第888話 モルソバーンにて 其の七 ⑤
ずるずると這いずり、床の百足を踏み潰す音が遠くなる。
私達は、無言でそれを見送った。
「この場所を焼けば終わる話ではなさそうだな」
イグナシオがため息をつく。
「くさび、とは何だ?」
やっと口を開いたカーンの問いに、苦笑いが浮かぶ。
「何だ?」
それにイグナシオが呆れたように言った。
「カーン、さすがにそれは無い」
「何がだ?」
「教会か神殿でガキの頃に、一番最初に聞かされる話を覚えていないのか?」
「あぁクソだりぃ、始まりの神の話っていう奴か?」
「覚えていないんだな..」
「お前と違うのはわかるだろう」
「正規軍の座学にも神学はあっただろう」
「面倒くせぇ、初年度教練は全部、剣闘の爺ぃの時間に振り分けた」
「..庶民の方が文字を覚えるのに、神殿に通うか、お前はどうだ?」
イグナシオの問いに、ザムは肩をすくめた。
それになんとも言えない表情を浮かべると、イグナシオは私達を壁際に促した。
「あの辺りなら少し息がつけそうだ。
少し説明する。
その間に、娘はこれからどうするか考えろ」
どうするか?
蟲と蒸気で頭がぼやける。
先程の怪異の言動の意味。
言葉が思考の暗い海の中でバラバラに漂う。
意味、回答はすぐ傍にあるのがわかるし、過去に何か重大な出来事があった事もわかった。
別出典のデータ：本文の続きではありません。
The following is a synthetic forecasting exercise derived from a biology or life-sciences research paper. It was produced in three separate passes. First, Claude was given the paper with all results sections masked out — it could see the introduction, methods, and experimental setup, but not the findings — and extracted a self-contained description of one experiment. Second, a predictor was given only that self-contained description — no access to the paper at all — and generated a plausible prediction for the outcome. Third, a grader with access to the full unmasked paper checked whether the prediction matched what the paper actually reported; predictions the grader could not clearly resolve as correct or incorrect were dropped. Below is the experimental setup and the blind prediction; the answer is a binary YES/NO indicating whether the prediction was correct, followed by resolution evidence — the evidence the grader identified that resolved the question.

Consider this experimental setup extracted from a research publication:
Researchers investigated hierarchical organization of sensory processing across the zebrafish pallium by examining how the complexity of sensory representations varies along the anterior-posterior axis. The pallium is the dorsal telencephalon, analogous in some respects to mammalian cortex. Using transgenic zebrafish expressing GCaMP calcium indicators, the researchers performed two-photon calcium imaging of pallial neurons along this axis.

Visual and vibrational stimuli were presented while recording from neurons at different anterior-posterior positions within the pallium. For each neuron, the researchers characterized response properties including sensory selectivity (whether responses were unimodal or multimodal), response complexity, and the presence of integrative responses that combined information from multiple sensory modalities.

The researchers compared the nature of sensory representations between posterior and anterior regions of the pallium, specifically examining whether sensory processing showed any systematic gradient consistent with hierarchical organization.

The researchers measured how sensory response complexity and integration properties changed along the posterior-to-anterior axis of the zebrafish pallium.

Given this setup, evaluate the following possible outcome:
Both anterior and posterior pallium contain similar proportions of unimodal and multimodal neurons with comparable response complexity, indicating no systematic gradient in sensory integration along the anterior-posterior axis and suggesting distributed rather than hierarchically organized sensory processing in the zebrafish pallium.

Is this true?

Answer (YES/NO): NO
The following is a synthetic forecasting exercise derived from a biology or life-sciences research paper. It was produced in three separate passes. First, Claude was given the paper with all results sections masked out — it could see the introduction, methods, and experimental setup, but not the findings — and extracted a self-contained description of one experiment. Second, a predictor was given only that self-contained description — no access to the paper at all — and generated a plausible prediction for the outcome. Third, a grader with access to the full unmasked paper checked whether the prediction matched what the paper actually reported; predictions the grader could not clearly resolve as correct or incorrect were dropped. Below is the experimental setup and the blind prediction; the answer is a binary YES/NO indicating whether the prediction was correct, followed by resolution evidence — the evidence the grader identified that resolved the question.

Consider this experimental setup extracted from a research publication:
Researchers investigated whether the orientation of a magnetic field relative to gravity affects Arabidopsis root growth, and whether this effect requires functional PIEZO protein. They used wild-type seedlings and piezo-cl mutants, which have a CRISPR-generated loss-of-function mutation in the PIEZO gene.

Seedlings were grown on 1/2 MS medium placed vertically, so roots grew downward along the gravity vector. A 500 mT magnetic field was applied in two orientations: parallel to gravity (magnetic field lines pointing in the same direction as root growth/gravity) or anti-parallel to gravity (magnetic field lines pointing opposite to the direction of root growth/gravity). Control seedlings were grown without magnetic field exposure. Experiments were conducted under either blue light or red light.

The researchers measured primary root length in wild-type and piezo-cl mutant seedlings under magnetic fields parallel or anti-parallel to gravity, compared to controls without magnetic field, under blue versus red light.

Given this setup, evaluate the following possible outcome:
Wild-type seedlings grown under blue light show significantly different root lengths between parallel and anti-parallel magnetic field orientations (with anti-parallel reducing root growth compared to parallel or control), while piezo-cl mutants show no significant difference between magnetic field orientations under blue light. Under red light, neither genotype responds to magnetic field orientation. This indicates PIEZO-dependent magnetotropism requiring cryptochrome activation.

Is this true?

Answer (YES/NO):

これは最近の凶事とは別であり、過去、多分、私が生まれる前の出来事だ。
決定的な情報は渡されていないので、私達は何もわからない。
ただ、争いがあり、そこに東マレイラの争いや、さまざまな事が重なり合っていて、とても複雑な事になっている。
厄介なのは、怪異の述べる仄めかしが、思うより重要な事だ。
と、私、グリモアが判定している事だ。
内容は、仄めかしであり嘘もあろう。
だが、先程の話は重要である、覚えておくべきことだと、グリモアは判断していた。
考えに浸る間に、移動は終わり、壁の凹みへと身を寄せた。
上下を見回しても、ここだけは奇妙な物体が無い。
「創生の神話には、二つの滅びの時期がある。
娘が語っていた第四の領域が侵食し、神を喪失した時期だ。
簡単に言えば、今の人が把握できている、人間の滅びと支えていた神の死の時期だ。」
荷物から水を取り出すと、皆で回し飲む。
その合間に、壁をまさぐり異常がないか、粘液が漏れていないかを確認した。
私はカーンの懐で水を飲むと、視線はあの異形が抜け出た柱に置いた。
あれは何処に繋がっているのだろう。
「我々の前の時代の人が滅んだ時と、
その後を支配した神の死だ。
今を支える我等が神は、その大神の子であり新しい神なのだ。
前の時代の人を我々は、
彼らが滅んだ時、大神も眠りについた。
眠りとしたが、死んだ、もしくは去ったという意味でもある。
人の世は滅び、地には虚無が蔓延る。
すると新たな神が目覚め、神敵と戦うとされる。
これが繰り返され次代の人間が生まれるまで続く、これが滅びの時期だ。
滅びの時期に現れる神の代理人を、守護者という。
この守護者は、我等が神と使徒と第四の領域から来る獣との両方を指す。
神と穢れの化身だ。
そして彼らはひとつの物を巡って争う。
勝敗を決める杯のようなものだ。
それが終局の楔と呼ばれる、異形の塔だ。」
汗を拭い、私達はこの異常な景色を眺める。
「異形の塔は、高く大きく、穢れを生み出す扉だ。これを壊す又は勝ち取り此方のものとする。
我等が守護者は、楔を壊すか、支配下に置かねばならない。
多分、あの化け物がいう楔とは、これを想起したものだろう。